After 6 weeks, you will have an X-ray and if the foot has healed sufficiently, you should be able to fully weight-bear and regain the ability to walk independently without assistive devices. You should consult with the orthopaedic specialist surgeon prior to fully weight-bearing on the foot.
When can I return to work?
Healing and recovery times are different for each individual person. In general, you should be able to return to work in 2-4 weeks if you mostly sit at work. You should allow for up to 12 weeks to recover if your work involves manual labour.
What are some risk and complications of bunion surgery?
Before undergoing any surgery, an orthopaedic specialist surgeon will discuss risks and potential complications with you and answer any questions you might have.
Some risks include:
- Wound infection: this occurs in less than 1% of all procedures and can be treated with antibiotics
- Nerve damage: there is a small risk to losing sensation of the skin in area surrounding the surgical site, but this is very rare.
- Blood clots: with any surgical procedure, there is a small risk of the blood clotting in the vessels causing pain and swelling. If you have known risk factors associated blood clots, the specialist may prescribe you with some blood-thinners during the recovery period. The risks are present but small. If you experience abnormal swelling and pain of the leg, please contact the specialist urgently.
- Reappearance of symptoms: Although symptoms rarely reappear after surgery, a small number of people may find that their pain and discomforts return. You may notice a small cosmetic deformity of the foot. If this occurs, please consult with the specialist to discuss further surgical correction.
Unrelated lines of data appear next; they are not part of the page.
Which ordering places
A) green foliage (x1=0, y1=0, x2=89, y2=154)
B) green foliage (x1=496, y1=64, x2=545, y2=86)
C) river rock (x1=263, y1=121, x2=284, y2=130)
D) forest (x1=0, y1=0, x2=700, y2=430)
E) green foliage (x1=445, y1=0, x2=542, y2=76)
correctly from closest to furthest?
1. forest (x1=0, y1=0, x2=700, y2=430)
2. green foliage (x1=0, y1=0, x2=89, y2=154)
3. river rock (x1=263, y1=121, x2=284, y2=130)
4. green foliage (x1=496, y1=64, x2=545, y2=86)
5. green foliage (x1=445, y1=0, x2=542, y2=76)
- Over-correction: an imbalance of the ligaments may cause the toe to start drifting towards the other foot. This is very rare though and only occurs in less than 1% of cases.
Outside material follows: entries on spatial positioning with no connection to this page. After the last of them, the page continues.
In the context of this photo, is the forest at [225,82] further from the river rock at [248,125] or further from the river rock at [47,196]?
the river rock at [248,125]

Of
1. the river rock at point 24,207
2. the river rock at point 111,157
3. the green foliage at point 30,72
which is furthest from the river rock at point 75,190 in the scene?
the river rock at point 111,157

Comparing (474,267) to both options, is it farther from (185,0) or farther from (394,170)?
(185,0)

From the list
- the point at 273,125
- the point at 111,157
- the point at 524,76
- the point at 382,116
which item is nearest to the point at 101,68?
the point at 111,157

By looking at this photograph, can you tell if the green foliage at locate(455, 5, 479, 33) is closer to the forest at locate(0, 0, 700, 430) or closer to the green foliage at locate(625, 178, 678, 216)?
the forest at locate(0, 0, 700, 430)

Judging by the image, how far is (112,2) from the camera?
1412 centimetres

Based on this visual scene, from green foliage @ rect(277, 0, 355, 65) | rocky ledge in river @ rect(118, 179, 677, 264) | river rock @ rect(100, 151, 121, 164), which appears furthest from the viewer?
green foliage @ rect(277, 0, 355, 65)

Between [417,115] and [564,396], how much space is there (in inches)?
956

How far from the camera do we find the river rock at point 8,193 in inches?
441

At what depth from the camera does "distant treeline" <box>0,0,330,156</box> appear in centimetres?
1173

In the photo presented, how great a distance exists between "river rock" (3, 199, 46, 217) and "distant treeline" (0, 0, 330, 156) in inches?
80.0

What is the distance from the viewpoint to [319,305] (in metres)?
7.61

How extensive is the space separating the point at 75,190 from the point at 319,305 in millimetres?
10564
The typical follow-up appointments after you have been discharged is as following:
10-14 days after surgery
At the first appointment, the orthopaedic specialist surgeon will remove your bandages and metal pins holding your toes in place. You will be given a toe splint and special supportive shoe.
Six weeks after surgery
At this appointment, the foot will be X-rayed, and the splint and shoe removed. At this time, you should be able to weight-bear on the foot.
Three months after surgery
The orthopaedic specialist surgeon will review your progress at this appointment and if all is well, you will be discharged. It is important to report how if you have any more pain or discomforts in your foot.
Important: Information is provided for guidance only. Individual circumstances may differ and the best way to approach a condition is by individual medical consultation where a specialist can tailor a treatment plan to suit your needs.